Selected passage:
= Beginning of Section =

Multi-Target Drug May Be Best Approach for Treating Cardiac Arrhythmias

Membrane proteins

Clinicians have long observed that using a "dirty drug" that hits a number of targets instead of just one is the most efficacious approach to treat conditions that cause abnormal heart rhythms. Now, Weill Cornell Medicine researchers have discovered how this kind of drug becomes "dirty."

In the study, published Nov. 16 in The Journal of General Physiology, the investigators identified a possible mechanism involved in the beneficial, as well as toxic, effects of the most popular of the multi-target, antiarrhythmic drugs, amiodarone. These findings may not only impact what drugs doctors prescribe to the approximately 2.7 million American patients with atrial fibrillation — a condition characterized by a quivering, irregular heartbeat that's a major risk factor for stroke — but also lead to more research on this type of drug to guide the development of better options with fewer side effects.

"If you were in the business of bringing new drugs to market, a drug like amiodarone, which takes this promiscuous approach, looks pretty scary," said senior author Dr. Olaf S. Andersen, a Professor of Physiology and Biophysics at Weill Cornell Medicine and director of the Tri-Institutional M.D.-Ph.D. Program. "But when you have a system that is as complicated as the one that regulates rhythm in the heart, it may actually be advantageous to have a number of different targets."

= End of Section =

How to complete this task:
Can you copy the article on amiodarone word for word, from "In the study, published" to "fewer side effects."?

Data for analysis:

= Beginning of Section =

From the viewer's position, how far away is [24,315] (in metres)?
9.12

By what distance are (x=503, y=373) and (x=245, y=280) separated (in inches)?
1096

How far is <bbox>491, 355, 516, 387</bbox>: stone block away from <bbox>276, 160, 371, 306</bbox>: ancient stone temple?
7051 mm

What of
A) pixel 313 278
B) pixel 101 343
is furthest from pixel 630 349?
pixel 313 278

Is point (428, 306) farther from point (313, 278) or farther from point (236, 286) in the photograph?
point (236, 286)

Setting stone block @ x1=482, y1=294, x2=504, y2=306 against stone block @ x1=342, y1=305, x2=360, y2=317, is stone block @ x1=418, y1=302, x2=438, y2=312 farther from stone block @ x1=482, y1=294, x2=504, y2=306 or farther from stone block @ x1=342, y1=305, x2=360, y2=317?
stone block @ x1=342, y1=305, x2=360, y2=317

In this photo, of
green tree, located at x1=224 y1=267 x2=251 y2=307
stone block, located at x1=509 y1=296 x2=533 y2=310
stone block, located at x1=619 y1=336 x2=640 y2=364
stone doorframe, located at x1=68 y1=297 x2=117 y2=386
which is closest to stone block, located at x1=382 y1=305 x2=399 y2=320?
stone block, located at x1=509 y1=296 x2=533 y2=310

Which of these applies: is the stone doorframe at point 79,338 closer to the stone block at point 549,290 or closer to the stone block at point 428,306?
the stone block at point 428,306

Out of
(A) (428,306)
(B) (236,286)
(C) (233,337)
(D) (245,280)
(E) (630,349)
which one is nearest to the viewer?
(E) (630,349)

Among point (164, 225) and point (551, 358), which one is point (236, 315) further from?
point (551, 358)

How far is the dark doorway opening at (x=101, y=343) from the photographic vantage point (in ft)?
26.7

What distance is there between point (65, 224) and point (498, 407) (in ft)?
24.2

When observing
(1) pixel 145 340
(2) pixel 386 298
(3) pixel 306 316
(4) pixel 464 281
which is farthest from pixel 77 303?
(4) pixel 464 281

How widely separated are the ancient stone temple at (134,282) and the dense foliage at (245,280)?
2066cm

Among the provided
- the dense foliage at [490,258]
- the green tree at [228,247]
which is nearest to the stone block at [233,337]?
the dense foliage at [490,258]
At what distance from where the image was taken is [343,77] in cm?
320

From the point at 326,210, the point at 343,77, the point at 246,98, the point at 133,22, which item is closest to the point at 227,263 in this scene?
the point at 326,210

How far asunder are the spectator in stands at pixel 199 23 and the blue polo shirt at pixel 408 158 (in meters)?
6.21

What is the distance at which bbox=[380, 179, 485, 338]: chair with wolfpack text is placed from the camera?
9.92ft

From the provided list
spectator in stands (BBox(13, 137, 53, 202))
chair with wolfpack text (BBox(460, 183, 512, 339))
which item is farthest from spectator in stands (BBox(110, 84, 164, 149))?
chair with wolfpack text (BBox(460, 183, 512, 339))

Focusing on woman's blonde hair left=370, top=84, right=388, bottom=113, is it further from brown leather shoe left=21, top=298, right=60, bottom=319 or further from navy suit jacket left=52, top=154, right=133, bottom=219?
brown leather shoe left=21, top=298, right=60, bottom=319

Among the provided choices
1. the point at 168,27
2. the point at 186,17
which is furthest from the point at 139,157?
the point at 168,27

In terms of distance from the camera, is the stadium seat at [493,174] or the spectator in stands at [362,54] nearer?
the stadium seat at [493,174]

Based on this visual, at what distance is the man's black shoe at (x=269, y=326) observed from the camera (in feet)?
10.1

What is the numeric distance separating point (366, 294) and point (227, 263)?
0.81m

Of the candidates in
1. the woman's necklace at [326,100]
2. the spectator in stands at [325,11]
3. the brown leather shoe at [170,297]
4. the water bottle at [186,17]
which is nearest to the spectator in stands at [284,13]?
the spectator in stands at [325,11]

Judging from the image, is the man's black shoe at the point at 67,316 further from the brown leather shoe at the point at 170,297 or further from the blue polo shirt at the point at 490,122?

= End of Section =

Result for this exercise:
In the study, published Nov. 16 in The Journal of General Physiology, the investigators identified a possible mechanism involved in the beneficial, as well as toxic, effects of the most popular of the multi-target, antiarrhythmic drugs, amiodarone. These findings may not only impact what drugs doctors prescribe to the approximately 2.7 million American patients with atrial fibrillation — a condition characterized by a quivering, irregular heartbeat that's a major risk factor for stroke — but also lead to more research on this type of drug to guide the development of better options with fewer side effects.